#### [MATERIAL]
....

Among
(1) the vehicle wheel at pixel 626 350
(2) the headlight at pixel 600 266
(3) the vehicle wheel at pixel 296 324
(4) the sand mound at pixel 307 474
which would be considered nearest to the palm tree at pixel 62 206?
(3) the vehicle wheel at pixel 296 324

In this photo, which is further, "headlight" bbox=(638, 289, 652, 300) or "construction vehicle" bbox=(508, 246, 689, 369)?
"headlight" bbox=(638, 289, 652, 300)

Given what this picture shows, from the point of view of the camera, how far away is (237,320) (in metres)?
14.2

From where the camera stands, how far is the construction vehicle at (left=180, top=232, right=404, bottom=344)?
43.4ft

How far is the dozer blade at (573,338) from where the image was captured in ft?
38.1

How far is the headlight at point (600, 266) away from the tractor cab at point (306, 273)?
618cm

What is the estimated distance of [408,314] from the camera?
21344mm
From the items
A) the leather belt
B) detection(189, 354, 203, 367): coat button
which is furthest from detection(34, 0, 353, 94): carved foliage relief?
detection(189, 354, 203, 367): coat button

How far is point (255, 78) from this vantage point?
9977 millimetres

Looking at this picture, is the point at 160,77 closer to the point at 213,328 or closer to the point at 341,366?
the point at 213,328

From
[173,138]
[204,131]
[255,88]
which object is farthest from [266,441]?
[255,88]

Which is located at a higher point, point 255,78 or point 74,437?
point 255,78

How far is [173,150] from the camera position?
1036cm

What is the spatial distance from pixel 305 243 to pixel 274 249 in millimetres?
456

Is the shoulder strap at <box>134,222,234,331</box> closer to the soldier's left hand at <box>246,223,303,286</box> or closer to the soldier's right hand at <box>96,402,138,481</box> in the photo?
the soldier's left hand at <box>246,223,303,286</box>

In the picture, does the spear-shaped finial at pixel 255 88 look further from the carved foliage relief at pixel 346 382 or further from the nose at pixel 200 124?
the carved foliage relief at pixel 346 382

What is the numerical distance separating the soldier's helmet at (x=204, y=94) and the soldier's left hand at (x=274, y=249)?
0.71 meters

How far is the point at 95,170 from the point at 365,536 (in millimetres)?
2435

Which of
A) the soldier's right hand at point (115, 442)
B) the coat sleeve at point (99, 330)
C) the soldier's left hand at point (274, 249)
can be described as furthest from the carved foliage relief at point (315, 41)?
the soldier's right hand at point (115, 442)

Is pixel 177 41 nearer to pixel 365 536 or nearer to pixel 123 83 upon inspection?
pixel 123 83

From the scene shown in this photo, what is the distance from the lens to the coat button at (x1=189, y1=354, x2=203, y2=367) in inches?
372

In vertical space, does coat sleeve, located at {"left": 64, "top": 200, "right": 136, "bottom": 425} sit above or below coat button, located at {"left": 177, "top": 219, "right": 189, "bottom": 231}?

....

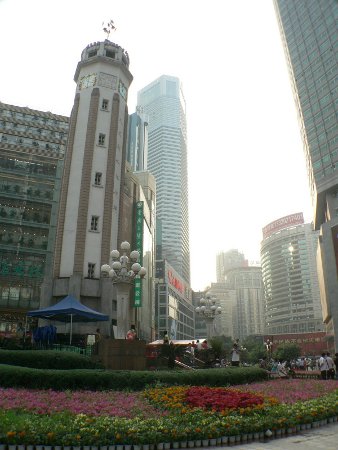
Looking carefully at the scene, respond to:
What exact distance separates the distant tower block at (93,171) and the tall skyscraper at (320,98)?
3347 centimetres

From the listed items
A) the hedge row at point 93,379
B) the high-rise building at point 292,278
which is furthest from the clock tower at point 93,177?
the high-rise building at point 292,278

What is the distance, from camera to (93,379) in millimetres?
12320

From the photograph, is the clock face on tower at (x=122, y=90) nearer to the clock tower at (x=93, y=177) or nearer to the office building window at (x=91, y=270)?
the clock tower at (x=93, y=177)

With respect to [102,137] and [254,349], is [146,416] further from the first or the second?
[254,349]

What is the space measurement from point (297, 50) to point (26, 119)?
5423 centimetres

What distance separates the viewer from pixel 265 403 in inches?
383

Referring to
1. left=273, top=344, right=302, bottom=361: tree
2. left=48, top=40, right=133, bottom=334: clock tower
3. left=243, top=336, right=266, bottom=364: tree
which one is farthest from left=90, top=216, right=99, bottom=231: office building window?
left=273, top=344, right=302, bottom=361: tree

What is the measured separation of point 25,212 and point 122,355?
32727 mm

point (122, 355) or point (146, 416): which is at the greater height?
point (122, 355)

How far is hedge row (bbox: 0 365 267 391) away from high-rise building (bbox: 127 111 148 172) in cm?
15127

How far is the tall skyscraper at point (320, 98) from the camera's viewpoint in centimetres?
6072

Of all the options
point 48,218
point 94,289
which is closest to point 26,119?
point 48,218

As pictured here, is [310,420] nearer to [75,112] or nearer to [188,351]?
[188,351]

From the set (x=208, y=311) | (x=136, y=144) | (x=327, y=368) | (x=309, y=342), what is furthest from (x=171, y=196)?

....

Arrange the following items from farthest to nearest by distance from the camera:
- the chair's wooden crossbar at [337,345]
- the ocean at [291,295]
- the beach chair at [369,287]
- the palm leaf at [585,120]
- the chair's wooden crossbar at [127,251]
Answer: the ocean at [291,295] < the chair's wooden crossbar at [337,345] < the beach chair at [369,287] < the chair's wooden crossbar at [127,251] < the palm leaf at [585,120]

....

Arrange the lines of the records as a Markdown table with the columns Number and Entry. Begin at the line that has "Is the shoulder", stop after the line that has "0.71 meters", include only those lines, and leave out blank lines.

| Number | Entry |
|---|---|
| 1 | Is the shoulder strap at <box>134,222,234,331</box> closer to the soldier's left hand at <box>246,223,303,286</box> or closer to the soldier's right hand at <box>96,402,138,481</box> in the photo? |
| 2 | the soldier's left hand at <box>246,223,303,286</box> |
| 3 | In the picture, does the spear-shaped finial at pixel 255 88 look further from the carved foliage relief at pixel 346 382 or further from the nose at pixel 200 124? |
| 4 | the carved foliage relief at pixel 346 382 |
| 5 | What is the numerical distance separating the soldier's helmet at (x=204, y=94) and the soldier's left hand at (x=274, y=249)? |
| 6 | 0.71 meters |